Entries taken from a collection ▸
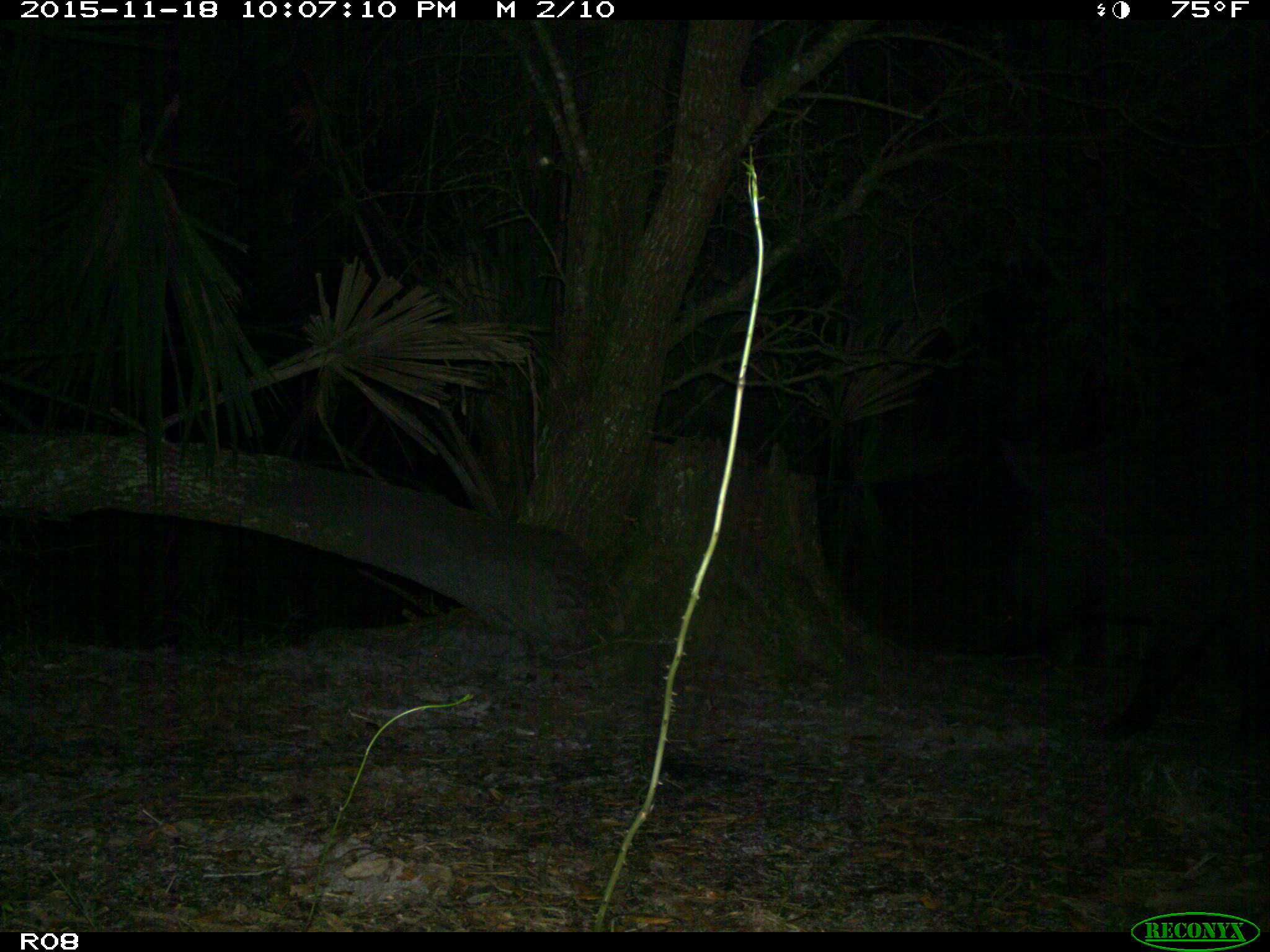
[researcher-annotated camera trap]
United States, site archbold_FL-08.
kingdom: Animalia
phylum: Chordata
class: Mammalia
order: Artiodactyla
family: Suidae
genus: Sus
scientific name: Sus scrofa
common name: wild boar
Sus scrofa (wild boar).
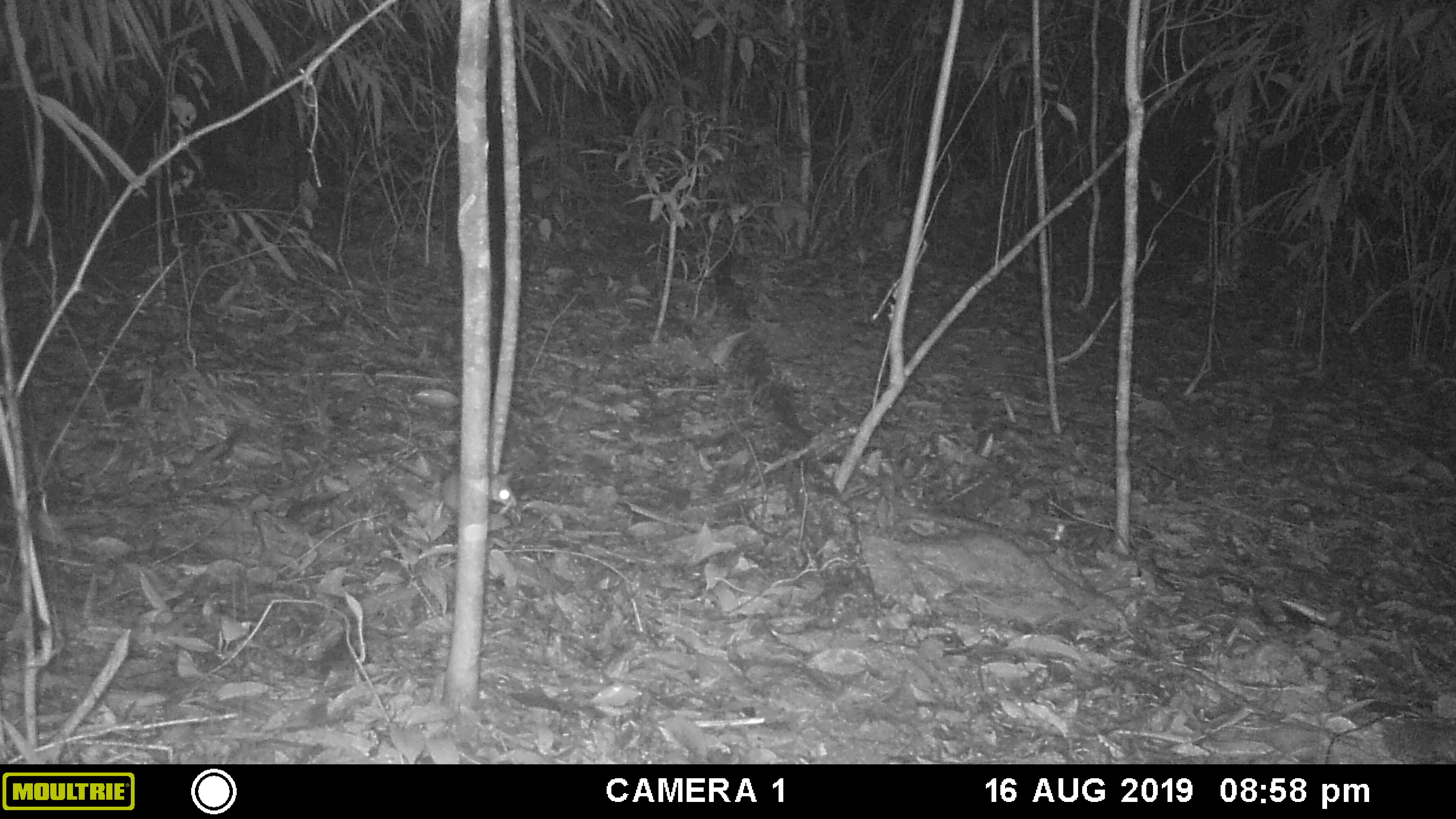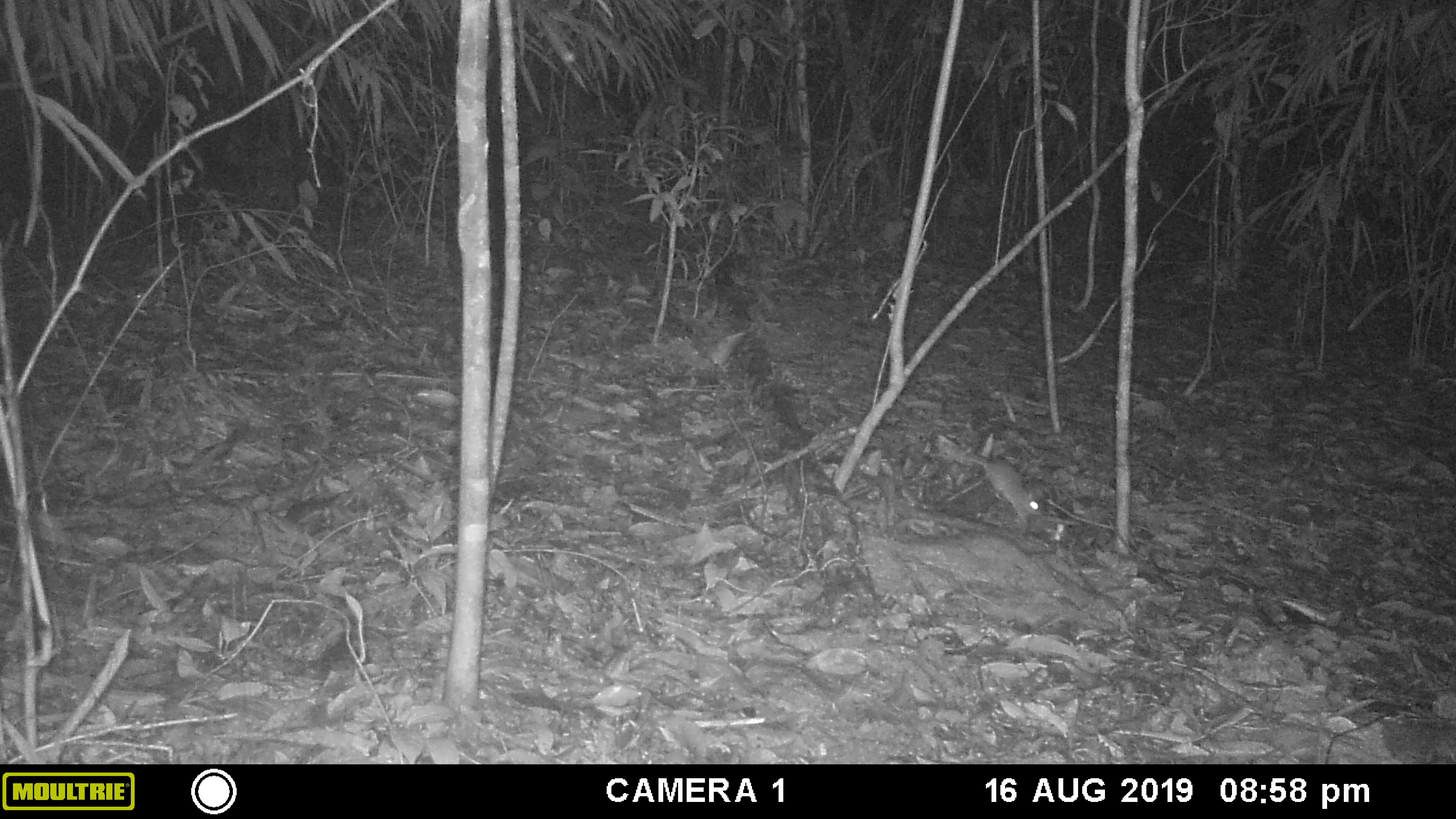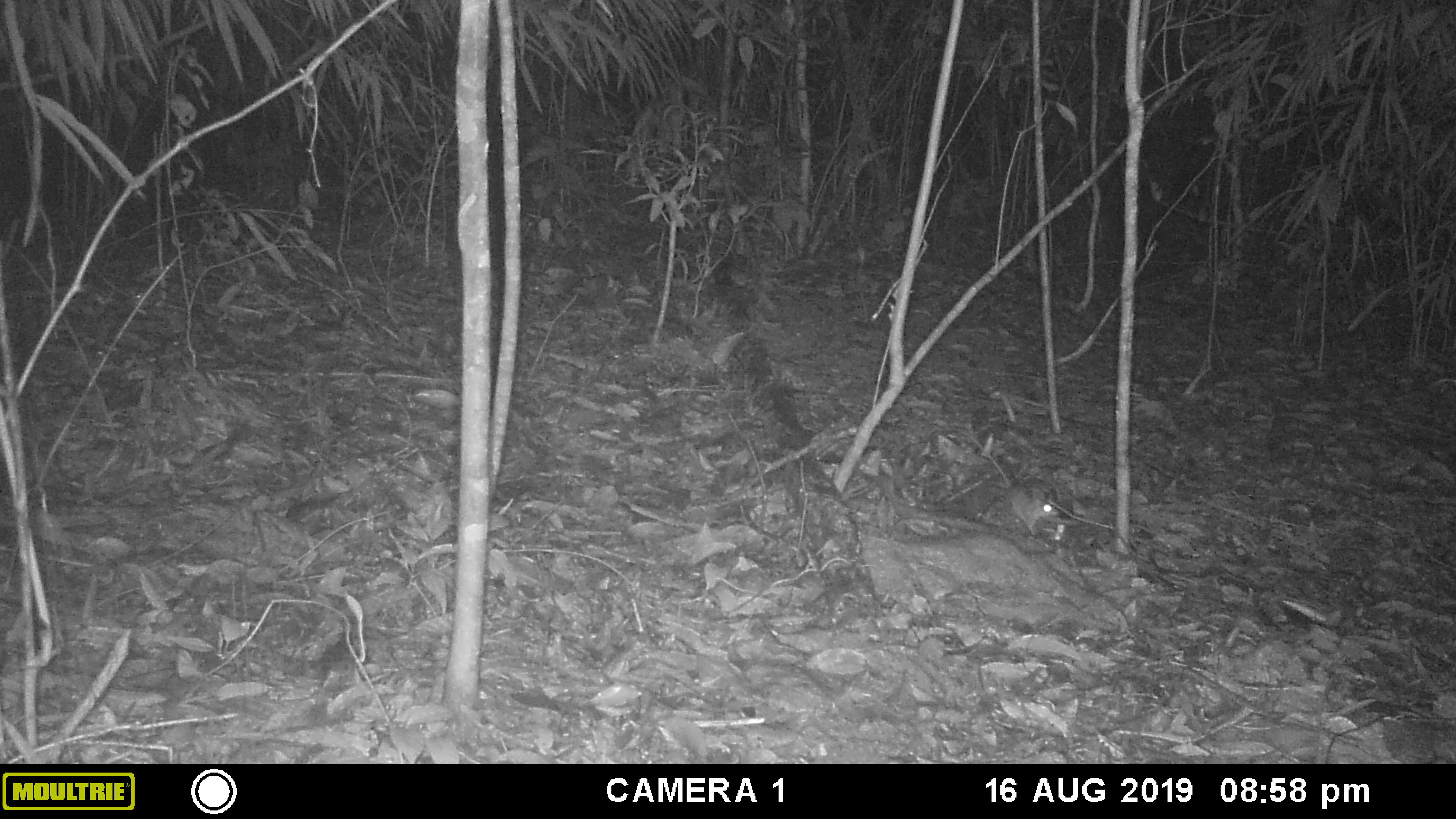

REQUIRED ACTION ▸
Skip the pictures and retype exactly the lines from the one that contains "phylum: Chordata" to the last line of the records.

ANSWER SPACE ▸
phylum: Chordata
class: Mammalia
order: Artiodactyla
family: Suidae
genus: Sus
scientific name: Sus scrofa
common name: wild boar
Sus scrofa (wild boar).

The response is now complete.